Originally serving as an assistant on a mountain film in 1921, he graduated to leading actor when it was discovered that he could perform the necessary stunts. He eventually abandoned architecture to concentrate on film. His films featured idealization of connections to the homeland as opposed to the decadence of city life.

He stopped filming during World War II, but resumed making documentaries about the Tyrol region in the 1950s. He lived to be 97 years old, passing away more than 60 years after leaping across the mountain shown in the caption above.

Flies own aeroplane

Here’s a photo from the October 30 1933 edition of the Toronto Daily Star of an actress who planned to fly from Hollywood to her home.

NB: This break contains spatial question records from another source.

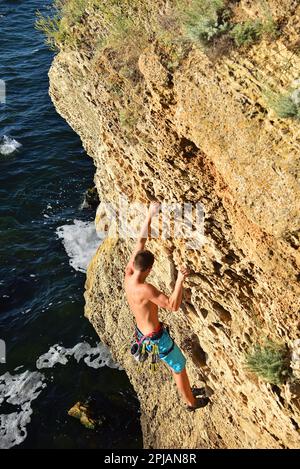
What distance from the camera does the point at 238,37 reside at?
5.98 m

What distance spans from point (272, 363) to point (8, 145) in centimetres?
2018

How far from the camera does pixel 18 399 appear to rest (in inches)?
565

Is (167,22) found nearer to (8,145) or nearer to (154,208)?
(154,208)

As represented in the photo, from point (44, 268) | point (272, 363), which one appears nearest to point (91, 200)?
point (44, 268)

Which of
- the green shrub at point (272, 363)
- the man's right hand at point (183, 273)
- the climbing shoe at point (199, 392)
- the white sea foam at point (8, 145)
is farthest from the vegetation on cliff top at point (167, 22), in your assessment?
the white sea foam at point (8, 145)

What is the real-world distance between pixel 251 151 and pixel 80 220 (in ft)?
49.6

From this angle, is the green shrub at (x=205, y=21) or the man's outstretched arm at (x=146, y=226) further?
the man's outstretched arm at (x=146, y=226)

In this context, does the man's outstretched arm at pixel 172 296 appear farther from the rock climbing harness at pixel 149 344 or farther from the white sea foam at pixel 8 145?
the white sea foam at pixel 8 145

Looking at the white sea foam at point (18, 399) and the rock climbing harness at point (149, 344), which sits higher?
the rock climbing harness at point (149, 344)

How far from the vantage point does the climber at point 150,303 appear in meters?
7.32

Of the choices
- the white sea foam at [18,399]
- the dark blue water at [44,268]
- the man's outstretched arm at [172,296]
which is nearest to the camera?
the man's outstretched arm at [172,296]

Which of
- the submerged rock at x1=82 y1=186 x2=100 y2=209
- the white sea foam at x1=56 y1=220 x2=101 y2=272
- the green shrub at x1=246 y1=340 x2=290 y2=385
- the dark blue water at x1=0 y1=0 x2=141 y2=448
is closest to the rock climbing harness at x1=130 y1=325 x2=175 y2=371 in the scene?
the green shrub at x1=246 y1=340 x2=290 y2=385

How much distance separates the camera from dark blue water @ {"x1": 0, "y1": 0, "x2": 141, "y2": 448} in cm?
1383

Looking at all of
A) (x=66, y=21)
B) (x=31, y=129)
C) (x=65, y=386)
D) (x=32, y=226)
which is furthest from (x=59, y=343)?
(x=31, y=129)
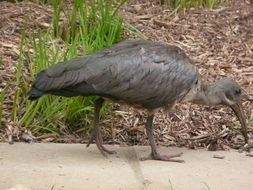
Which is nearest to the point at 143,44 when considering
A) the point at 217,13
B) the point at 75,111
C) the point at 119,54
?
the point at 119,54

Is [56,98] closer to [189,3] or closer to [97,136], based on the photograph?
[97,136]

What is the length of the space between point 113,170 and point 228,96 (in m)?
1.78

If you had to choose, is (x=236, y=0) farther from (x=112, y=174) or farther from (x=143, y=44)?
(x=112, y=174)

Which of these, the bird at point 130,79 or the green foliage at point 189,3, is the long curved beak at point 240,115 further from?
the green foliage at point 189,3

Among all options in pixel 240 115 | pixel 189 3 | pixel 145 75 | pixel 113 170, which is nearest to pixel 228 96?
Result: pixel 240 115

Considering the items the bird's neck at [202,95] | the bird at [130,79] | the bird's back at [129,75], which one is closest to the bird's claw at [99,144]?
the bird at [130,79]

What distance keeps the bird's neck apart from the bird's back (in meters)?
0.21

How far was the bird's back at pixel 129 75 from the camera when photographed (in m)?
5.12

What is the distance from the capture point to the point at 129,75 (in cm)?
529

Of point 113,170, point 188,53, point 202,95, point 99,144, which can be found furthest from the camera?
point 188,53

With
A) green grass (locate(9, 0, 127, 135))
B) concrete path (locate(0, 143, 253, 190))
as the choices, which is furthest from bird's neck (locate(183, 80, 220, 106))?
green grass (locate(9, 0, 127, 135))

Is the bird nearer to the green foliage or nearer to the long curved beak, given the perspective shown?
the long curved beak

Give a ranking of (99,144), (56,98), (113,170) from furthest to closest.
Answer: (56,98) < (99,144) < (113,170)

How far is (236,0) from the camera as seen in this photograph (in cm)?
966
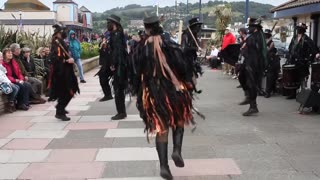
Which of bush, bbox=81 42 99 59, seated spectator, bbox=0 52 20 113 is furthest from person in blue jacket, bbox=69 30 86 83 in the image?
bush, bbox=81 42 99 59

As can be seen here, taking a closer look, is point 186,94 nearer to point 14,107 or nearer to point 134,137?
point 134,137

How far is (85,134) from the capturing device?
798cm

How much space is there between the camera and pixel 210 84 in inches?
623

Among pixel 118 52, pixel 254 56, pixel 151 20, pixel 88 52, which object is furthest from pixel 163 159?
pixel 88 52

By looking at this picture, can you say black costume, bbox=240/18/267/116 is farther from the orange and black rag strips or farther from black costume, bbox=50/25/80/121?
the orange and black rag strips

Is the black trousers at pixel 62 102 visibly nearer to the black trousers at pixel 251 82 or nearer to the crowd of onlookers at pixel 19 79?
the crowd of onlookers at pixel 19 79

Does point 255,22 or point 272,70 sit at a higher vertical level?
point 255,22

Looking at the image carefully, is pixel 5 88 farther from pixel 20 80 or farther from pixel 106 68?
pixel 106 68

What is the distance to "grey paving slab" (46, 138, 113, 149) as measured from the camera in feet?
23.4

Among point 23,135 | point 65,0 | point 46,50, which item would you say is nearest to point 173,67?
point 23,135

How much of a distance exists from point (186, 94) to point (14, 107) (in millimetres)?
5833

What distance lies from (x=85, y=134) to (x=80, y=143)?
668mm

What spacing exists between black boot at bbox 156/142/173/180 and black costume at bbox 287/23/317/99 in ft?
21.5

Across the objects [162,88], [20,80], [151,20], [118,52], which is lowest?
[20,80]
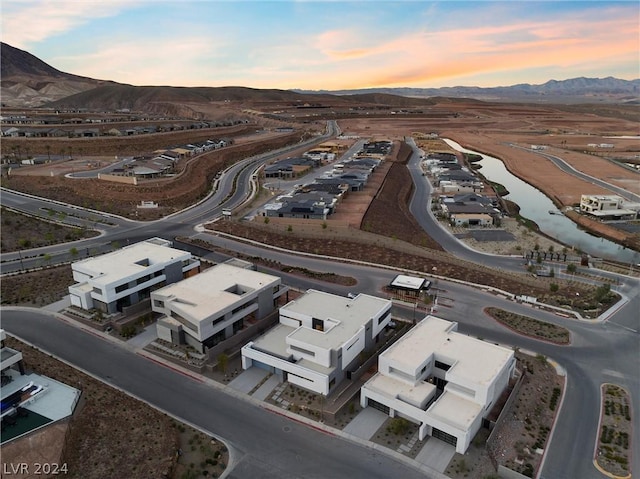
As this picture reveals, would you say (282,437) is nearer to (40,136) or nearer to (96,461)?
(96,461)

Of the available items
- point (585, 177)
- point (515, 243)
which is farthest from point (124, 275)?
point (585, 177)

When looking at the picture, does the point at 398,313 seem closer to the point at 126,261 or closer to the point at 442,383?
the point at 442,383

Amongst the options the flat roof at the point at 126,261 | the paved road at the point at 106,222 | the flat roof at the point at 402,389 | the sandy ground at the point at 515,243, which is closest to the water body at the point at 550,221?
the sandy ground at the point at 515,243

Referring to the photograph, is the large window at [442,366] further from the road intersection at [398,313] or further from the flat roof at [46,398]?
the flat roof at [46,398]

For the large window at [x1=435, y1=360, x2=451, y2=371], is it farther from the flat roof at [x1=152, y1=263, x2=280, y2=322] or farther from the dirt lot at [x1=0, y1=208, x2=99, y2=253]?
the dirt lot at [x1=0, y1=208, x2=99, y2=253]

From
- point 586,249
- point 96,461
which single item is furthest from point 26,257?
point 586,249

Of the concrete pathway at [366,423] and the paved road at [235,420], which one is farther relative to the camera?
the concrete pathway at [366,423]

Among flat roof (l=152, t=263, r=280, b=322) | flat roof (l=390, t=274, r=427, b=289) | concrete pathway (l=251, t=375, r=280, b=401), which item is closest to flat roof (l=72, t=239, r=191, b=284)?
flat roof (l=152, t=263, r=280, b=322)
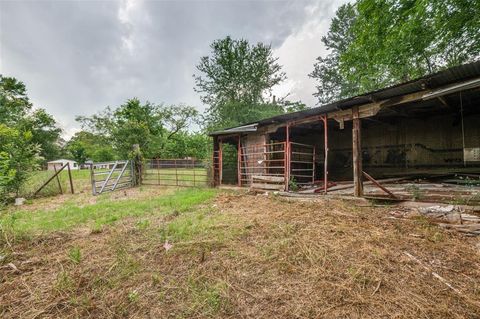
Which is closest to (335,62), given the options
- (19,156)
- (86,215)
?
(86,215)

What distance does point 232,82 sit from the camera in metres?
20.1

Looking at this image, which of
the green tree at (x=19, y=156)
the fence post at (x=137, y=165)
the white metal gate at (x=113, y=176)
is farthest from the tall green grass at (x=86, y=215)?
the fence post at (x=137, y=165)

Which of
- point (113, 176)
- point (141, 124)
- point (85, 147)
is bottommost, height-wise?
point (113, 176)

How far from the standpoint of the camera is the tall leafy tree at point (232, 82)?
771 inches

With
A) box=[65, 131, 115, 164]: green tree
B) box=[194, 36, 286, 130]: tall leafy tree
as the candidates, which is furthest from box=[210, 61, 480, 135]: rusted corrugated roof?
box=[65, 131, 115, 164]: green tree

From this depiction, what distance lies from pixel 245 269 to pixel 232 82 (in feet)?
64.6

Jane Barnes (1915-1998) appeared in a number of movies between 1934 and 1941, mostly uncredited. She married actor Carlyle Moore Jr. in 1937; he also was a licensed private pilot, so the two obviously had common interests.

A Boston Globe edition in 1937 had an article on the couple’s marriage that provided biographical details on both of them. His movie career ended at about the same time as hers; I have no idea what happened to them after the early 1940s, other than that they had three children and were still married when he passed away in 1977.